Вот о чем напомнил Ивантий ядовитой рифмой своей, и долго хохотала бы команда, если б капитан не крикнул через медный раструб в моторное отделение:
— Тихий!
Затем:
— Самый тихий!
И в третий раз:
— Стоп!
«Ерш» серым высоким бортом сближался с двумя карбасами, плясавшими на разведенной его форштевнем пологой волне.
Оба карбаса завалены мережами, но рыбы не видно, укрыта брезентами.
— Здорόво, батя! — крикнул Алексей, вновь появляясь на мостике.
— Здоров, здоров, капитан! — ответил сидевший на руле переднего карбаса старик с седой бородищей, раскинутой во всю грудь. Глаза его, серые, в нахлестанных ветром припухших веках, глядели из–под надбровий невесело, даже зло.
Остальные в карбасах — не то семь, не то восемь — переговаривались с командой «Ерша», отпускали шуточки. Ивантий подталкивал локтем Ивана Саввича, указывал на повязанную клетчатой шалью рыбачку, которая сидела на мережах, многозначительно хихикал:
— Саввич, она! Залетка твоя!
Иван Саввич миролюбиво улыбался.
Карбас седобородого гулко ткнулся бортом о борт траулера. Снова ткнулся.
— Пусто, гляжу! — крикнул старик. — Гремит, что бочка порожняя. Ну, давай, давай! Очищай воду!
— А может, конец подать? — Молодой капитан пропустил издевку мимо ушей.
Далеко светились кровли Новой Ладоги, еще дальше, левее их, белела Набатовская звонница — по меньшей мере часа четыре махать веслами.
— Подбросим, а? — повторил Алексей.
— Гляди, как бы сам на банку не угодил, — ответил старик. — Тогда нас покличешь. Очищай, говорят, дорогу!
«Ерш» застучал дизелем. За кормой, отдаляясь, снова запрыгали, заплясали карбасы.
— Непреклонный у вас папаша, Алексей Кузьмич! — Закончив свой утренний туалет, Иван Саввич поднялся на капитанский мостик. — Сколько ему?
— Седьмой десяток. Да года на нем не заметны, — не без гордости ответил Алексей. — Возьмет карбас за цепь и сам–один на берег вытащит.

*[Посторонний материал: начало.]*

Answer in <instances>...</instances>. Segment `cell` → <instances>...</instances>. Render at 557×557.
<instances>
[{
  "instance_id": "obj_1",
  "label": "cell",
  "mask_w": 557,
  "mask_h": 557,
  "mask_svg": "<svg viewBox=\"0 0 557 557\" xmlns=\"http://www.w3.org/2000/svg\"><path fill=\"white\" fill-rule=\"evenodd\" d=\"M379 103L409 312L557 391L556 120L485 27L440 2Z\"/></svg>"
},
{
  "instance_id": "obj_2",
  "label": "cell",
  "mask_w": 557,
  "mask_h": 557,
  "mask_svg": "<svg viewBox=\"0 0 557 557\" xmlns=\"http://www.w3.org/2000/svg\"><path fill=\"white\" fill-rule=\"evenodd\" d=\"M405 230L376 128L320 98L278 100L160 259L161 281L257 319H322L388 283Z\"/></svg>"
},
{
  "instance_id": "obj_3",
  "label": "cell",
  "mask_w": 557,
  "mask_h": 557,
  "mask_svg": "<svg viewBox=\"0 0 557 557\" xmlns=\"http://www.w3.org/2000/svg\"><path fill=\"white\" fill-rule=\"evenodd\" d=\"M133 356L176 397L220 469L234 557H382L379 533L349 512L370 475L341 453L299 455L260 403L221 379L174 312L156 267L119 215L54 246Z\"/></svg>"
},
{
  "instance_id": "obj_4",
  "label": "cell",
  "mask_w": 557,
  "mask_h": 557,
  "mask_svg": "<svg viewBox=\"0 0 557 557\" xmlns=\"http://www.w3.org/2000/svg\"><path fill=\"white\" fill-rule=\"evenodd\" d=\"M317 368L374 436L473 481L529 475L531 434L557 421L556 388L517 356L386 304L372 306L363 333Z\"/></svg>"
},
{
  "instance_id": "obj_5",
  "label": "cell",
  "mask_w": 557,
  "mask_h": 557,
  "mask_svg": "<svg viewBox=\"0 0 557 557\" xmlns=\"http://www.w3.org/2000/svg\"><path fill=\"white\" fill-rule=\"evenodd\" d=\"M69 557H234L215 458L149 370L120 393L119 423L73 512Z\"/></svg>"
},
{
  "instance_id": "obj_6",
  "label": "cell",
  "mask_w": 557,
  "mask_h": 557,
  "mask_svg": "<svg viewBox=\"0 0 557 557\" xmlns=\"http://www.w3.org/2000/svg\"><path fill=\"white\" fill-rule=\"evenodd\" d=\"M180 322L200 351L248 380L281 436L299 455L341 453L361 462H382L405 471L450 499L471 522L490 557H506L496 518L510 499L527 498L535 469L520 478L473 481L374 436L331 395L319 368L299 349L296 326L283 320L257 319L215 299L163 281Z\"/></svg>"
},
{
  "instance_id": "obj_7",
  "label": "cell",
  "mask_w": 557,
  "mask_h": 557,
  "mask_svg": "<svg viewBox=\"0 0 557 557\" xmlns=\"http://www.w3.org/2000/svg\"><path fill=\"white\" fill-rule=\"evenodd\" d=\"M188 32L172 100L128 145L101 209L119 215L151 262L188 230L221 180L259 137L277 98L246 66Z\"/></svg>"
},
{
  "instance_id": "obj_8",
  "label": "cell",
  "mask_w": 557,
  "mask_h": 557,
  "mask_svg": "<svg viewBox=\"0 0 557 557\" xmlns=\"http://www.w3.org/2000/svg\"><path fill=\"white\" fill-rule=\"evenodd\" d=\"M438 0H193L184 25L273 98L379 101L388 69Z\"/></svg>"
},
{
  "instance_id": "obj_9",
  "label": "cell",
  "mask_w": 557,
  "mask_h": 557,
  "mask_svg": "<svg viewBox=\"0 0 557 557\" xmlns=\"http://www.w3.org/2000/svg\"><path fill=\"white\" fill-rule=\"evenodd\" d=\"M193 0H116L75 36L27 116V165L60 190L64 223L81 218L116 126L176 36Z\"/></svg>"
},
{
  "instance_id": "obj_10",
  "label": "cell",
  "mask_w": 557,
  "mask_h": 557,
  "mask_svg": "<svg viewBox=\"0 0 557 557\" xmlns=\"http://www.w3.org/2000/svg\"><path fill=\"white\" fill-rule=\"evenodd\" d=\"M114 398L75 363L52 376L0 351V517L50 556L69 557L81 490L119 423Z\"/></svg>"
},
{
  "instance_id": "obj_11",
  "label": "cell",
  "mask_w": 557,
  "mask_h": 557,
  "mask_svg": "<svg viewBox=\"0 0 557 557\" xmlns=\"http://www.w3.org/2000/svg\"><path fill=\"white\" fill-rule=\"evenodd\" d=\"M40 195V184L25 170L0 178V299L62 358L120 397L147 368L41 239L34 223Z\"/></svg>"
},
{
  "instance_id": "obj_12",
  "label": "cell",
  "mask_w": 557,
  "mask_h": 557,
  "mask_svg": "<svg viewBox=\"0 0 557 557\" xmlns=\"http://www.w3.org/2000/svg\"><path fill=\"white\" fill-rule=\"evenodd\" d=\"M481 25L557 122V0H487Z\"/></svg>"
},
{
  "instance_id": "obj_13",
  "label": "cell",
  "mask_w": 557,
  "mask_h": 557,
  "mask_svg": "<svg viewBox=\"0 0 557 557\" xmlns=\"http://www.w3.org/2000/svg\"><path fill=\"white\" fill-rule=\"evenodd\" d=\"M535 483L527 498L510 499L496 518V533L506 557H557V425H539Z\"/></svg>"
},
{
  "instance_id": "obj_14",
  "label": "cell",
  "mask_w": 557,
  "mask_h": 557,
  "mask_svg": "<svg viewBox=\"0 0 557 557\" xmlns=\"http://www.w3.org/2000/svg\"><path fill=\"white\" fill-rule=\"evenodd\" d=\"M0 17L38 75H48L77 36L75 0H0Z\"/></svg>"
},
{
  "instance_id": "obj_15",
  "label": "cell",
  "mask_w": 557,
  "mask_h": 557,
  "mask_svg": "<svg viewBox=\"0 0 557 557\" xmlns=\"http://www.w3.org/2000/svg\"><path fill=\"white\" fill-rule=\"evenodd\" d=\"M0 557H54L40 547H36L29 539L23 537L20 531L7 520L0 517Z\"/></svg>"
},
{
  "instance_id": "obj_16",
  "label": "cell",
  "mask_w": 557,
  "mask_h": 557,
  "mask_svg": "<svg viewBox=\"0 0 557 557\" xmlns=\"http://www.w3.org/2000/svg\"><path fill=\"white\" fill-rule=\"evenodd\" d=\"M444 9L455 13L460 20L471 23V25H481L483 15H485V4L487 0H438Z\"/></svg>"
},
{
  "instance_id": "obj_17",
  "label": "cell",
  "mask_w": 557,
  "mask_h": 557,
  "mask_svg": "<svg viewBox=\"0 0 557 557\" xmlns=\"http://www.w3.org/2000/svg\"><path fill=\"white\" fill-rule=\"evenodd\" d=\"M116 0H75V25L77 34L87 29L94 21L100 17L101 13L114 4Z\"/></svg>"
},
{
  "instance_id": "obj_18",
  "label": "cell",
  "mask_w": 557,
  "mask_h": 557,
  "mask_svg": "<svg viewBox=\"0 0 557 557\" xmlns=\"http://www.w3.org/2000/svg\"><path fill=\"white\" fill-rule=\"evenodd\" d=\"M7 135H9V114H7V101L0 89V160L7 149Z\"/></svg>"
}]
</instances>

— Да что вы? — удивился Иван Саввич.
— Спросите каждого — подтвердит. А то посмотрели бы, как веслами он работает!. Если соревнование по гребле устроить, всех рыбаков наших побьет, — и старых и молодых. Против течения до Волховстроя, до самых порогов, на веслах ходит.
Полчаса спустя, благополучно миновав песчаную банку, о которой говорил старик в карбасе, «Ерш» подходил к Набатову, к причалу пристани «Ленрыбы». Он обманул ожидания галок с кошками. На траулере не поживишься, это не карбасы.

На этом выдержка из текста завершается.